Bright & shiny new school? Don't forget that we're spending about an order of magnitude more per student today than a century ago--for the amazing result that a college degree confers about the same amount of knowledge as last century's 8th grade education.

Prosperity? Let's try "Potemkin Village." I'd guess we could cut the size of our economy by 20%-30% without any citizen being one iota poorer in any real sense.

What can you do to stop it? Look for ways that you can refuse to keep passing that dollar around. A great place to start is by loving your wife and paying off debt, and encouraging your friends to do the same.

Wednesday, May 02, 2007

The significance of the hireling in economics

Take a look at John 10: 7-18 to get a view of the significance of the term "hireling" in regards to the differences between a corporatist mindset and true entrepreneurial capitalism. It is doubtless true that the central message of this passage is Christ's love for His sheep, but we can nonetheless note that Christ here points out a central difference between the hired man and the owner of the sheep.

And here's an interesting note about the Cal university system refusing to accept high school transcripts if Scripture appears in textbooks. Good luck teaching civics or history with that approach, or for that matter, accurately presenting the life of Isaac Newton.

Tuesday, May 01, 2007

A definition of capitalism?

Take a gander at this one. H/T WND.

Notice that the author assumes that capitalism is corporatism--really mercantilism. It is a bitter irony that that which Adam Smith argued vociferously against--mercantilism--is being represented as what Smith advocated--free markets. And again, it doesn't help that executive hirelings often characterize themselves as entrepreneurs.

A common misconception

Larger text provided via recommendation of Shawn. :^)

One of the most infuriating things for an aspiring capitalist pig like myself is the fact that far too many people confuse capitalism--and free markets--with mercantalism and other variants of fascism, the "bundling" of the state and private enterprise.

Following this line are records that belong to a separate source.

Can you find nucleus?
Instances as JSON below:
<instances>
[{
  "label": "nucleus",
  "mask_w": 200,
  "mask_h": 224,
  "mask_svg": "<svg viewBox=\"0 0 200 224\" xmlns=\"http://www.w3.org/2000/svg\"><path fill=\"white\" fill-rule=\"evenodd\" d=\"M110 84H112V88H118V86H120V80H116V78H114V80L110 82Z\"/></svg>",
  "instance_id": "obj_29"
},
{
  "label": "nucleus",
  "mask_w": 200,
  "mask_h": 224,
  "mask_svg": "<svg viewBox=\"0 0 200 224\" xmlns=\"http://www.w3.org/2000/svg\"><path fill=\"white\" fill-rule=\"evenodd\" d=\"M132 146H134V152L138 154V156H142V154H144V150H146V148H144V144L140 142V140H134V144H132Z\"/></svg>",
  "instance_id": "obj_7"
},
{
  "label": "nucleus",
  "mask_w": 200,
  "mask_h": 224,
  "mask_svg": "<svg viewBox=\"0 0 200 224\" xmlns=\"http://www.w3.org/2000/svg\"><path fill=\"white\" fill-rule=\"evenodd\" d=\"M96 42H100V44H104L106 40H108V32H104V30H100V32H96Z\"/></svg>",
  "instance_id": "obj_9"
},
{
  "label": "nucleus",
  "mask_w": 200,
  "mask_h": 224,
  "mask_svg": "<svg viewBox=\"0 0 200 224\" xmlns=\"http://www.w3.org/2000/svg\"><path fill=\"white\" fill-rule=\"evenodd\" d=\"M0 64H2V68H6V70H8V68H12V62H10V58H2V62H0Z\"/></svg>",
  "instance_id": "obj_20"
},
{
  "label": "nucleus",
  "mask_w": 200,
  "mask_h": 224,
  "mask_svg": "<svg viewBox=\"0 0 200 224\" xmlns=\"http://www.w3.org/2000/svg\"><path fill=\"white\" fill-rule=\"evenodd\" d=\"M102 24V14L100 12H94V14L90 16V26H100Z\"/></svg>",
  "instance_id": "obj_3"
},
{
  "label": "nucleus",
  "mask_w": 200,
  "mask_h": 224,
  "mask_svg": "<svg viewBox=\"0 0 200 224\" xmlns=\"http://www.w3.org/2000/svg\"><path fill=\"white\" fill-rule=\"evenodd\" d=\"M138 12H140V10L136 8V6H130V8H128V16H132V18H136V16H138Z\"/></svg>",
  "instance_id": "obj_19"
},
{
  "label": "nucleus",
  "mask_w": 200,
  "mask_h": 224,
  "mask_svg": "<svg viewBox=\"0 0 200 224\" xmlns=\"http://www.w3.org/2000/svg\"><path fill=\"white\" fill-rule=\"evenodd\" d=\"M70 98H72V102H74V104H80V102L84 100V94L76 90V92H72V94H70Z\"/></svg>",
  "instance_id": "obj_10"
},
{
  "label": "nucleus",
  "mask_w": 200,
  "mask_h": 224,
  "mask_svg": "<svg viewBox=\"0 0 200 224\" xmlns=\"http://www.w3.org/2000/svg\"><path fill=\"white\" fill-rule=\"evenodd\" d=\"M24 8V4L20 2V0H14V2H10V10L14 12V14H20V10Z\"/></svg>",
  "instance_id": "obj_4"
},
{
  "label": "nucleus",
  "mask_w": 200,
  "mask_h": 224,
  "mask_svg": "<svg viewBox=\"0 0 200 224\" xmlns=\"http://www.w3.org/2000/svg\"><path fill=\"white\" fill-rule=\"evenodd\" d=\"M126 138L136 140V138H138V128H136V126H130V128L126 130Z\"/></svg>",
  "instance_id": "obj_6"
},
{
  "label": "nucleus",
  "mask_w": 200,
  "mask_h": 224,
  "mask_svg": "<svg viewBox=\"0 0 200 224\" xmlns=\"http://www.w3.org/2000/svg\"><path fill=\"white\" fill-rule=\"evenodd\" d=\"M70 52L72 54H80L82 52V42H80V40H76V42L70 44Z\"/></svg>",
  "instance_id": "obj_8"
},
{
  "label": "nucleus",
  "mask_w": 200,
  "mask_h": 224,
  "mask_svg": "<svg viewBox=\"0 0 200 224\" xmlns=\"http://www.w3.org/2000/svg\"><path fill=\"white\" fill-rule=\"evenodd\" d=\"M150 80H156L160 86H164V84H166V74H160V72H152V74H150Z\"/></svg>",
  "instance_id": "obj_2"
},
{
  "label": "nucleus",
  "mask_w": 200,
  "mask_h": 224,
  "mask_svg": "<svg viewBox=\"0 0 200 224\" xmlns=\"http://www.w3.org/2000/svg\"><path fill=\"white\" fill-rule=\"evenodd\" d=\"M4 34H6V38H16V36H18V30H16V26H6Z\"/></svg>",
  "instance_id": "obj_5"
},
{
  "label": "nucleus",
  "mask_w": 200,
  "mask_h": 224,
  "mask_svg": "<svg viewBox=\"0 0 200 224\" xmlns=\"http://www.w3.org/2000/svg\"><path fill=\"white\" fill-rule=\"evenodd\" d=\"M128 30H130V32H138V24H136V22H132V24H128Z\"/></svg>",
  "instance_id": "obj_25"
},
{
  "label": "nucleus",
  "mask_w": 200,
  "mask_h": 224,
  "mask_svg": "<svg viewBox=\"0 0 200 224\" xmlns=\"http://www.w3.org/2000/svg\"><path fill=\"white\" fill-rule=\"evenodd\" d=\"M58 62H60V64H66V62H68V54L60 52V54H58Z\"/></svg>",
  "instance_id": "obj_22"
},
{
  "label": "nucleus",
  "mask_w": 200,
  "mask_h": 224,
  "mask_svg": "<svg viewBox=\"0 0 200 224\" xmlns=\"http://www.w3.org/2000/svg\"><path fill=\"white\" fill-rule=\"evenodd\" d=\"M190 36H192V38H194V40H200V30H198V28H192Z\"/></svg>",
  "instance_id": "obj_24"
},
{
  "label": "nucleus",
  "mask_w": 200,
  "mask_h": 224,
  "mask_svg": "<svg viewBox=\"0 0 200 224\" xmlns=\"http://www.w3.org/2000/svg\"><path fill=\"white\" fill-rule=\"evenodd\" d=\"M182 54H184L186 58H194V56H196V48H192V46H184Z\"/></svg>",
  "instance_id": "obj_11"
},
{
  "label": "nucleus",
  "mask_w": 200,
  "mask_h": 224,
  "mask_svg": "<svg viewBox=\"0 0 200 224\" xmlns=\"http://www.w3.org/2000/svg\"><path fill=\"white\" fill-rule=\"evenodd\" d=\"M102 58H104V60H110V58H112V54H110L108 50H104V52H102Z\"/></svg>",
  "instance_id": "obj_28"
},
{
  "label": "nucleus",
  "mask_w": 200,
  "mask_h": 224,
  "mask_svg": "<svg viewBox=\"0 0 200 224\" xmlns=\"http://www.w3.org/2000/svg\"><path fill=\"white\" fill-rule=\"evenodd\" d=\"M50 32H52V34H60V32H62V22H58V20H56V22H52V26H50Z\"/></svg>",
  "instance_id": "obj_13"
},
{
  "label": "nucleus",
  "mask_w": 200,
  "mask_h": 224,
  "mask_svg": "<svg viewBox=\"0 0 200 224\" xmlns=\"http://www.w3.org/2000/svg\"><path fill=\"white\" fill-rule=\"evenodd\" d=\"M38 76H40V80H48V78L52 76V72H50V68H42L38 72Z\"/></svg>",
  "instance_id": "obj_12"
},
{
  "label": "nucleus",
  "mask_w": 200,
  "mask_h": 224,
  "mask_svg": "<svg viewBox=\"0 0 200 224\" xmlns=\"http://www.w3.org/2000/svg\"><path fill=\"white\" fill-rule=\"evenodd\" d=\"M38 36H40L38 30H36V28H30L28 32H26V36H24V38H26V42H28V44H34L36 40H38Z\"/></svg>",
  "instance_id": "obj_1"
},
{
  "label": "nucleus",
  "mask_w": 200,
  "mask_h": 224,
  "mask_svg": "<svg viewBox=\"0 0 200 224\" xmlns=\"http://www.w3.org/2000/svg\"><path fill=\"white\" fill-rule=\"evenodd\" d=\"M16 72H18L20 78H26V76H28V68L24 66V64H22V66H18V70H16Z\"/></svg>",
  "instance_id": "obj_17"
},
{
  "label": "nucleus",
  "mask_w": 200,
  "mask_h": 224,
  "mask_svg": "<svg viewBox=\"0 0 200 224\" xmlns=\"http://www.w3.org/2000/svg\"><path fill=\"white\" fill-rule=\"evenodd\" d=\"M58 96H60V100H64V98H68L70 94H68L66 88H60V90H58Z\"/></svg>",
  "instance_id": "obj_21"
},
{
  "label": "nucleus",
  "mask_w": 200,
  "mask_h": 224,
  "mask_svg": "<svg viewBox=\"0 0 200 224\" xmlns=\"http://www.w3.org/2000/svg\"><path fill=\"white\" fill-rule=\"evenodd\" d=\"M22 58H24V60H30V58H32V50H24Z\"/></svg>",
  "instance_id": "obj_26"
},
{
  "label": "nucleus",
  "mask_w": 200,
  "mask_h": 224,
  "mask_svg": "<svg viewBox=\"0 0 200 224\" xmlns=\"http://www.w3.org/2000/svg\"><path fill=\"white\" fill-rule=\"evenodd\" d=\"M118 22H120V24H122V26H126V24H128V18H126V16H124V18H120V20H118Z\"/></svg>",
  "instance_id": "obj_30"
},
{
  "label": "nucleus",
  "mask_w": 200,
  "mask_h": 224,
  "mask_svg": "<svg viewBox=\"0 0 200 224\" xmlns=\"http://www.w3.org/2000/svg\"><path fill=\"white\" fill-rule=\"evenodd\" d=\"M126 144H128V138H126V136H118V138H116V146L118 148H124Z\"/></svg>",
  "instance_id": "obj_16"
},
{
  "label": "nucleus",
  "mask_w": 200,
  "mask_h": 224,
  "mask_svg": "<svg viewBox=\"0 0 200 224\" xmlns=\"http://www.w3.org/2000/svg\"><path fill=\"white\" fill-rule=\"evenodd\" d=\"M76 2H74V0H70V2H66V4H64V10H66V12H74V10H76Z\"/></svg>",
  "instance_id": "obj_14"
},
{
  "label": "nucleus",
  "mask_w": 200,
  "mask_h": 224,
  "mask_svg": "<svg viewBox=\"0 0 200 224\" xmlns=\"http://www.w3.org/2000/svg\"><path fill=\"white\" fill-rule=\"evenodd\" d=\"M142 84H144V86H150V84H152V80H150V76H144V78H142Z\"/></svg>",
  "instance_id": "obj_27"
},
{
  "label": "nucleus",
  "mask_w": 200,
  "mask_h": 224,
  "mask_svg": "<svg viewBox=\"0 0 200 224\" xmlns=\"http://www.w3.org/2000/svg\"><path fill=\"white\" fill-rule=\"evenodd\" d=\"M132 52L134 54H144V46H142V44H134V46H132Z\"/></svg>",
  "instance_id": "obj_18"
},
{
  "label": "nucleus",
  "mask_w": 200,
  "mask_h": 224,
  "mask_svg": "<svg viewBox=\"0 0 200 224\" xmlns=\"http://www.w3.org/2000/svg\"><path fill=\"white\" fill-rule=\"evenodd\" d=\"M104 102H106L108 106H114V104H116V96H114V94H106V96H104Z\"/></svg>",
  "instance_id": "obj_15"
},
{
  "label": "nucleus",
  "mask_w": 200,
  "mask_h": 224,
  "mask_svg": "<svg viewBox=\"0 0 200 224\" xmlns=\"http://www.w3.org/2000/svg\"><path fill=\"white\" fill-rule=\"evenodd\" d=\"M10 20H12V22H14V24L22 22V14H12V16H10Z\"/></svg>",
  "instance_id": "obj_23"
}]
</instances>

One of the chief ways that the debate is misrepresented is when the managerial class presents itself as entrepreneurs or "bourgeois pigs." Let's compare the historical "bourgeoisie" with the modern manager and see if this holds.

The historic root of the word "bourgeois" is the French word for "castle," "bourg." The Bourgeoisie were those who conducted their business nearly in the shadow of the prince's castle, and their needs from the prince were few; protection from those who would steal their livelihood being chief. In putting their own resources (capital) at risk, they transformed medieval Europe.

In contrast, corporate managers are "hirelings", using the company's resources to reduce risk, preserve market share and too often to extract favors from government. This should not surprise us; the very core of socialism and fascism is, of course, the idea that someone else ought to manage our lives for us.